Sur le marché asiatique, le plus important pour l’horlogerie suisse, la promotion s’effectuera désormais surtout à travers showrooms et flagship stores, concepts difficilement traduisibles en français qui désignent de grands magasins aux aménagements luxueux réservés à la promotion d’une seule marque, appuyés, bien sûr, par de très forts relais numériques.

Le marché de l’automobile est sans rapport avec celui de l’horlogerie et pourtant les mêmes tendances se manifestent: les marques commencent à déserter. Au Salon de Genève, DS, Mini, Infiniti et surtout Opel étaient absentes. Contrairement à Volvo et à Peugeot, qui sont venues à Genève mais ont boudé le salon de Francfort. Au Mondial de Paris qui se tiendra en octobre, Opel, Mitsubishi, Ford, Volvo et surtout Volkswagen sont annoncées absentes. L’érosion demeure certes moins forte à Genève que sur les places concurrentes, mais pour combien de temps? Ce printemps le nombre de visiteurs au Salon de l’auto a décru de 4,5%.

Difficile de trouver un point commun entre des secteurs aussi différents si ce n’est que l’on n’achète pas une montre de luxe ou une auto sur Internet. Ce sont des objets qu’il faut toucher, palper, essayer. Mais la communication de base, celle qui amènera le client éventuel au magasin ou au garage ne passe de toute évidence plus par les salons.

Foires généralistes en déclin prononcé

Les manifestations généralistes sont aussi très touchées. Plus personne, c’est le directeur du Comptoir suisse qui le dit, ne va dans une foire pour acheter de l’électro-ménager ou un matelas. L’appellation de la foire lausannoise apparaît désormais trompeuse. Un comptoir est un lieu d’échange de marchandises et de services y afférents. Or à Lausanne, on vend de moins en moins. Et il y a belle lurette que cette foire n’a plus rien de nationale. Elle reste un événement essentiellement vaudois, sans avoir la force des traditions locales qui font le succès de l’Olma à Saint-Gall, ni la convivialité joyeuse qui assure la bonne tenue du comptoir de Martigny.

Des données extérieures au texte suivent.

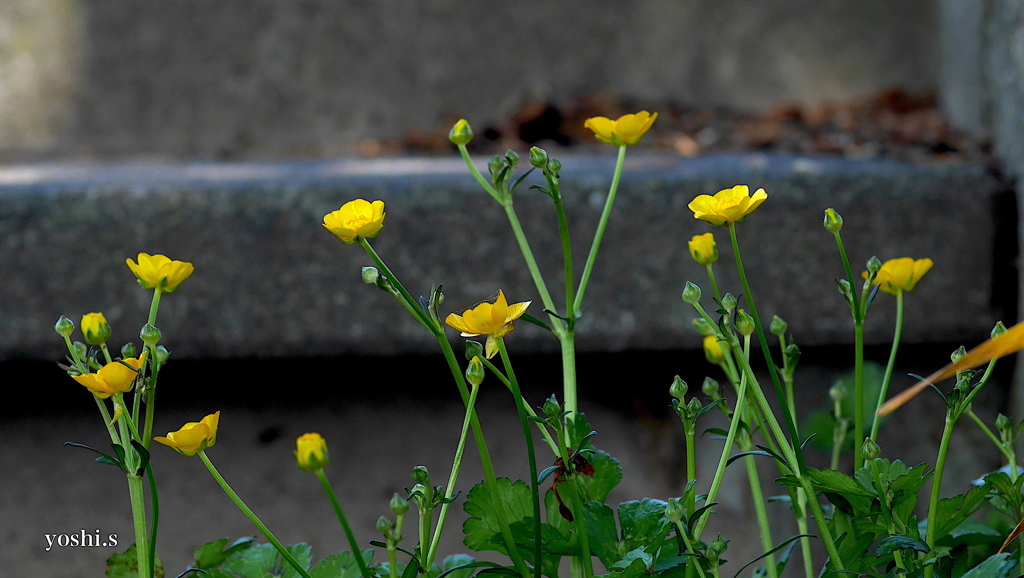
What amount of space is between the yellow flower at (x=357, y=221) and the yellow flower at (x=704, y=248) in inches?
7.6

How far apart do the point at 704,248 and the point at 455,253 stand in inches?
22.1

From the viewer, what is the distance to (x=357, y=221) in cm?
44

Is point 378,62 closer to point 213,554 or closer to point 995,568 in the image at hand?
point 213,554

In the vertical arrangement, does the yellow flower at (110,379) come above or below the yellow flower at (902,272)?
above

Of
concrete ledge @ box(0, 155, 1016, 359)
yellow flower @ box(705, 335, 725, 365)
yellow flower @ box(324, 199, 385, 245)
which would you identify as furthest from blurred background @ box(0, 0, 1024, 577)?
yellow flower @ box(324, 199, 385, 245)

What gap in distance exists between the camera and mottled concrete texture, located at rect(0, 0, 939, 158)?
5.69 ft

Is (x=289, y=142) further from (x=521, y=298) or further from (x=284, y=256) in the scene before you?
(x=521, y=298)

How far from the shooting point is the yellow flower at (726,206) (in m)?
0.43

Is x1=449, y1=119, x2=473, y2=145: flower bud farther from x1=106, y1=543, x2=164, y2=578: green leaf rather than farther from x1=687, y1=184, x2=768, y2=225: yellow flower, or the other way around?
x1=106, y1=543, x2=164, y2=578: green leaf

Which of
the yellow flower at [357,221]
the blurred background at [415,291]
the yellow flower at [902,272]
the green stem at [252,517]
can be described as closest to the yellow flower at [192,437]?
the green stem at [252,517]

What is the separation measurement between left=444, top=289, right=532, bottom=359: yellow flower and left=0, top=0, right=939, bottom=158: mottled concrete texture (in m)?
1.41

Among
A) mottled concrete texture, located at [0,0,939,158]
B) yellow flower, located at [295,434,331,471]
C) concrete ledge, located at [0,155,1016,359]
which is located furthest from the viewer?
mottled concrete texture, located at [0,0,939,158]

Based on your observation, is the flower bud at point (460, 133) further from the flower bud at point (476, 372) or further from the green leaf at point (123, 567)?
the green leaf at point (123, 567)

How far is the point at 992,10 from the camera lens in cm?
114
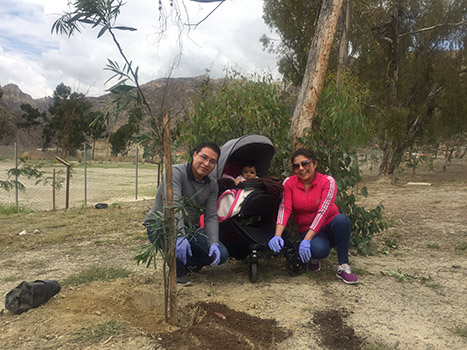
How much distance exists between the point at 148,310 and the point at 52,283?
769 millimetres

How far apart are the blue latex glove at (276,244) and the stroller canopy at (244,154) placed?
740mm

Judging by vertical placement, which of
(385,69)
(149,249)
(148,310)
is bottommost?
(148,310)

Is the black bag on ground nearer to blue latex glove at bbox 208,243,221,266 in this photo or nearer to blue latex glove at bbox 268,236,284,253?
blue latex glove at bbox 208,243,221,266

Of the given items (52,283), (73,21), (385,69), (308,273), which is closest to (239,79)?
(308,273)

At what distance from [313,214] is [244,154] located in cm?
83

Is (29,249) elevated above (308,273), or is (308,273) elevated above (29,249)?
(308,273)

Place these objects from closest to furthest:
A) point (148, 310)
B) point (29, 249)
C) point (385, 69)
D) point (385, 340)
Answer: point (385, 340), point (148, 310), point (29, 249), point (385, 69)

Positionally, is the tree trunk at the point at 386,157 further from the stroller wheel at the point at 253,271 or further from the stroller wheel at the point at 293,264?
the stroller wheel at the point at 253,271

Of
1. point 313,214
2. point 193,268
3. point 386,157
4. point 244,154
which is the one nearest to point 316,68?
point 244,154

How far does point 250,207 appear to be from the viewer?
3.30 metres

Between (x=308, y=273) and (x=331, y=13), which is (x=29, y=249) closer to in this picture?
(x=308, y=273)

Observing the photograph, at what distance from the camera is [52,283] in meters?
2.92

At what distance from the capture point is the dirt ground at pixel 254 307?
234 centimetres

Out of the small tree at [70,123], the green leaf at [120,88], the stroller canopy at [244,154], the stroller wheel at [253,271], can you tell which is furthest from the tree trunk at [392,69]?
the small tree at [70,123]
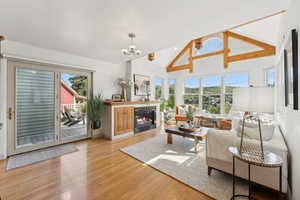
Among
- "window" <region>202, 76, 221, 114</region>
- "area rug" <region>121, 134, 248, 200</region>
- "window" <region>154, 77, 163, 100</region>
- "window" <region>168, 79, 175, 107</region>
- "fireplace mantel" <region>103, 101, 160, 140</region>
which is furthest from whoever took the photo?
"window" <region>168, 79, 175, 107</region>

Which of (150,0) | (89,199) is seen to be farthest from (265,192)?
(150,0)

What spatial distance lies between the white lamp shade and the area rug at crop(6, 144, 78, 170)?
352cm

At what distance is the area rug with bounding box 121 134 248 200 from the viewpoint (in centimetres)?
180

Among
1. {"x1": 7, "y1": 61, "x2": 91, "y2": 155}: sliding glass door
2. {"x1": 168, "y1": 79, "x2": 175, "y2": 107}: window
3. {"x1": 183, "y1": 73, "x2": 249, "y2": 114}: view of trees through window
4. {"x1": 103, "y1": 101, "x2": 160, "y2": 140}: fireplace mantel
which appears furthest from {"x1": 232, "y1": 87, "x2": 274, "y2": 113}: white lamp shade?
{"x1": 168, "y1": 79, "x2": 175, "y2": 107}: window

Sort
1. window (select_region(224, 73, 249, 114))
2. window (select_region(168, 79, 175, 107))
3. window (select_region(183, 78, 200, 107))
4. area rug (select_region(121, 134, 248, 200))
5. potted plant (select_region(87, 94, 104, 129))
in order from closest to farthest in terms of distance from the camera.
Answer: area rug (select_region(121, 134, 248, 200))
potted plant (select_region(87, 94, 104, 129))
window (select_region(224, 73, 249, 114))
window (select_region(183, 78, 200, 107))
window (select_region(168, 79, 175, 107))

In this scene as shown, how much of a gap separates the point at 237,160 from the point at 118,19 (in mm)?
2817

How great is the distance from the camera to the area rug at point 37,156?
2498 mm

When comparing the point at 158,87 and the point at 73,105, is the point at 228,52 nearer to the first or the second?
the point at 158,87

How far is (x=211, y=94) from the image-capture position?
611 cm

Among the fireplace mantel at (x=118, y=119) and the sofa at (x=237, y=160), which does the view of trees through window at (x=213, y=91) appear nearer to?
the fireplace mantel at (x=118, y=119)

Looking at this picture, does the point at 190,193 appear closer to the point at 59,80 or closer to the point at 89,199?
the point at 89,199

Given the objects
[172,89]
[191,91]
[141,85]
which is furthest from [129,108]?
[191,91]

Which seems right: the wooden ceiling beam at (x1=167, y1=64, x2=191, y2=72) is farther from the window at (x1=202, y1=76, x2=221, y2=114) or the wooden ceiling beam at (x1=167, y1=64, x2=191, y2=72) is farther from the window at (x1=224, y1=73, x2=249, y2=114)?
the window at (x1=224, y1=73, x2=249, y2=114)

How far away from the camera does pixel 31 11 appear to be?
1.97 m
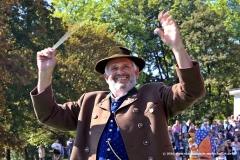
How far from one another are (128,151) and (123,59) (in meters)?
0.77

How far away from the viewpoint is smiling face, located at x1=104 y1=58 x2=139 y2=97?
12.9 feet

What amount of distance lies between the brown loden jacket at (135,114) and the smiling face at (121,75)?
0.08 metres

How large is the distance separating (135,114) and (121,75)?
347 mm

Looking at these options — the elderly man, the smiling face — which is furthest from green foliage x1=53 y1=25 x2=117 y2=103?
the smiling face

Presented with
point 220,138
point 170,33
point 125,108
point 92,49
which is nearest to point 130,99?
point 125,108

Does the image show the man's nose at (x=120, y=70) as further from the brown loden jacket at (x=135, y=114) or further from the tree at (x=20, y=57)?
the tree at (x=20, y=57)

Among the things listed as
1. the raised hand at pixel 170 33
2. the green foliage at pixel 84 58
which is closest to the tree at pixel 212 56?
the green foliage at pixel 84 58

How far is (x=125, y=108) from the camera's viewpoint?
3904 mm

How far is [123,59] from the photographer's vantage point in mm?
4000

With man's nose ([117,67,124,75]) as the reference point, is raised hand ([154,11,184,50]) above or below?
above

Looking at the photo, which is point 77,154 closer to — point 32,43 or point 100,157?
point 100,157

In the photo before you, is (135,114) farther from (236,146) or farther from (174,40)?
(236,146)

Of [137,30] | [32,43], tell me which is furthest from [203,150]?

L’an passé, le Comptoir suisse faisait peine à voir entre une présence massive de l’armée présentant ses jolis joujoux, un secteur de réalité virtuelle et de jeux destinés aux jeunes baptisé le Lab, des concerts dans les jardins et l’ancien secteur des «caves», des restaurants élégamment regroupés dans une halle. Ni l’un ni l’autre de ces quatre éléments n’apparaît méprisable ou sans intérêt, mais aucune unité ne ressortait de cet ensemble totalement disparate.

Le Comptoir suisse perd de l’argent et pour couronner le tout, la presse nous apprend qu’une des halles d’exposition construite voici sept ans seulement souffre de défauts de conception. Le Comptoir suisse est dans un coma qui rend sa survie plus qu’incertaine.

Les foires sont-elles mortes ? Les grands bâtiments d’exposition que l’on trouve dans quasiment toutes les villes sont-ils destinés au bulldozer ou à devenir, au mieux, des skate parks ou des centres de sports de salle?

Et pourtant, il y a toute une catégorie de foires qui fonctionnent bien, celles qui ont conservé leur activité de base, le rendez-vous du vendeur et de l’acheteur avec les rencontres entre professionnels qui s’observent, s’espionnent et s’échangent des informations plus ou moins biaisées, comme le font les marchands de toute éternité. Ainsi, les grandes foires d’art contemporain, Art Basel en tête, constituent un bon exemple de réussite. Même s’il convient de ne pas se faire d’illusions à leur sujet. Pour faire mieux que se perpétuer, elles doivent se montrer créatives, à l’instar des artistes dont elles proposent les œuvres.

Quant au complexe de Beaulieu en plein Lausanne et au vaste Palexpo de Genève-Aéroport, ils ont leurs belles années derrière eux. Tout doit être repensé. Trop vastes, ce sont les dinosaures des foires que le développement du numérique réduit lentement à l’état de fossiles.